Nach der Rechtsprechung des Senats bezieht sich ein Mittel nicht auf ein wesentliches Element der Erfindung, wenn es zwar bei der Benutzung eingesetzt werden kann, aber von völlig untergeordneter Bedeutung ist5) und zur Verwirklichung der geschützten Lehre nichts beiträgt.6)

Ein Mittel bezieht sich auf ein wesentliches Element der Erfindung, wenn es geeignet ist, mit einem oder mehreren Merkmalen des Patentanspruchs bei der Verwirklichung des geschützten Erfindungsgedankens funktional zusammenzuwirken.7)

Ein Merkmal des Patentanspruchs kann im Sinne des § 10 PatG als nichtwesentliches Element der Erfindung anzusehen sein, wenn es zu dem Leistungsergebnis der Erfindung, d.h. zu der erfindungsgemäßen Lösung des dem Patent zugrunde liegenden technischen Problems, nichts beiträgt.8)

Mittel, die zwar bei der Benutzung der Erfindung verwendet werden können, zur Verwirklichung der Lehre der Erfindung jedoch nichts beitragen, werden von diesem Kriterium nicht erfasst. Leistet ein Mittel dagegen einen solchen Beitrag, kommt es grundsätzlich nicht darauf an, mit welchem Merkmal oder welchen Merkmalen des Patentanspruchs das Mittel zusammenwirkt. Denn was Bestandteil des Patentanspruchs ist, ist regelmäßig bereits deshalb auch wesentliches Element der Erfindung.9)
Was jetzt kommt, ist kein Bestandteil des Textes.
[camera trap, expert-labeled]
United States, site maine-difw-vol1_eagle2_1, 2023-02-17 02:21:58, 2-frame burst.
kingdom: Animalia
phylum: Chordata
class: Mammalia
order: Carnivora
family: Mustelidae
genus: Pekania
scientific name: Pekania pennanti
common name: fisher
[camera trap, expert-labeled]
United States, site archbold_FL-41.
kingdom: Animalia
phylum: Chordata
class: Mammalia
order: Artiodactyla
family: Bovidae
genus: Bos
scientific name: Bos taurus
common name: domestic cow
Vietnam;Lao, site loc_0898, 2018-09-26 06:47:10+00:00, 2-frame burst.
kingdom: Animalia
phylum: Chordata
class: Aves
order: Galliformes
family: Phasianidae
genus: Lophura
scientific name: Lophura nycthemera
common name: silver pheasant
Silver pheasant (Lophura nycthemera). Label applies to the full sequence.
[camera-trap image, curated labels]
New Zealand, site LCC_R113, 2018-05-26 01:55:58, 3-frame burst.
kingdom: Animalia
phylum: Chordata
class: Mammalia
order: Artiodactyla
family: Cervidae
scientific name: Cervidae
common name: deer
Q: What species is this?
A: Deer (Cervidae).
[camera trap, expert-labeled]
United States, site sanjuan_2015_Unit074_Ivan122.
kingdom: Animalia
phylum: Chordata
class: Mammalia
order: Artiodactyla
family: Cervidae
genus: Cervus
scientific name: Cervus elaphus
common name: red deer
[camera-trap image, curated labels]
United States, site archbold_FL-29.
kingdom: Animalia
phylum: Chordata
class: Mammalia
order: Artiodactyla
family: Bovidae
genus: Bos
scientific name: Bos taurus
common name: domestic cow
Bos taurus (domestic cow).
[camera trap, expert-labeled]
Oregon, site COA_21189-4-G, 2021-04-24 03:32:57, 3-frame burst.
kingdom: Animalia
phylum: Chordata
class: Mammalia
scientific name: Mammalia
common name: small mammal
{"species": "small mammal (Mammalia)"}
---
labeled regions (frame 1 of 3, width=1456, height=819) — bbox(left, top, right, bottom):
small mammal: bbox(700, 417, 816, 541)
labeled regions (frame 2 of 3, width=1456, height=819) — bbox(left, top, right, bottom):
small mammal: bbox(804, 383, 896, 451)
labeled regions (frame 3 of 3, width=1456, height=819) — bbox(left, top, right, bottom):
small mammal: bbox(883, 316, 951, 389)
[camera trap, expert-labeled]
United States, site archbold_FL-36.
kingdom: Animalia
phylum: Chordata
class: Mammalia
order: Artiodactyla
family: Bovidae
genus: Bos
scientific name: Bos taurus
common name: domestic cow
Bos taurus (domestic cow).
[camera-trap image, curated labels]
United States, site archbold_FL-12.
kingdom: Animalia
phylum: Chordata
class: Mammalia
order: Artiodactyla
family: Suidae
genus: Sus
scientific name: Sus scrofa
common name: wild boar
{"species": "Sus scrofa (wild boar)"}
§ 10 PatG erweitert nicht den - durch den Patentanspruch definierten - immateriellen Schutzgegenstand, dessen Nutzung ausschließlich dem Patentinhaber zugewiesen ist, sondern soll den Patentinhaber im Vorfeld drohender Verletzungen vor dem Eingriff in diesen Schutzgegenstand schützen. Deshalb beschränkt das Tatbestandsmerkmal der „Mittel, die sich auf ein wesentliches Element der Erfindung beziehen“, das Vorfeldverbot auf das Anbieten und die Lieferung solcher Mittel, die nach ihrer Wirkungsweise geeignet sind, einen Eingriff in den Schutzgegenstand nach sich zu ziehen. Nur ein solches Mittel bezieht sich auf ein wesentliches Element der Erfindung, das geeignet ist, mit weiteren Mitteln, die nach den Merkmalen des Patentanspruchs ausgebildet sind, bei der Verwirklichung des geschützten Erfindungsgedankens funktional zusammenzuwirken. Denn nur aus dieser Eignung ergibt sich die von der Ausgestaltung des Mittels selbst unabhängige besondere Gefahr, mit der Lieferung des Mittels zu einem Eingriff in den Schutzgegenstand des Patents beizutragen. Mittel, die zwar bei der Benutzung der Erfindung verwendet werden können, zur Verwirklichung der Lehre der Erfindung jedoch nichts beitragen, werden von diesem Kriterium nicht erfaßt. Leistet ein Mittel dagegen einen solchen Beitrag, kommt es im allgemeinen nicht darauf an, mit welchem Merkmal oder welchen Merkmalen des Patentanspruchs das Mittel zusammenwirkt. Denn was Bestandteil des Patentanspruchs ist, ist regelmäßig bereits deshalb auch wesentliches Element der Erfindung. Insbesondere ist es nicht möglich, die wesentlichen Elemente einer Erfindung danach zu bestimmen, ob sie den Gegenstand des Patentanspruchs vom Stand der Technik unterscheiden.10)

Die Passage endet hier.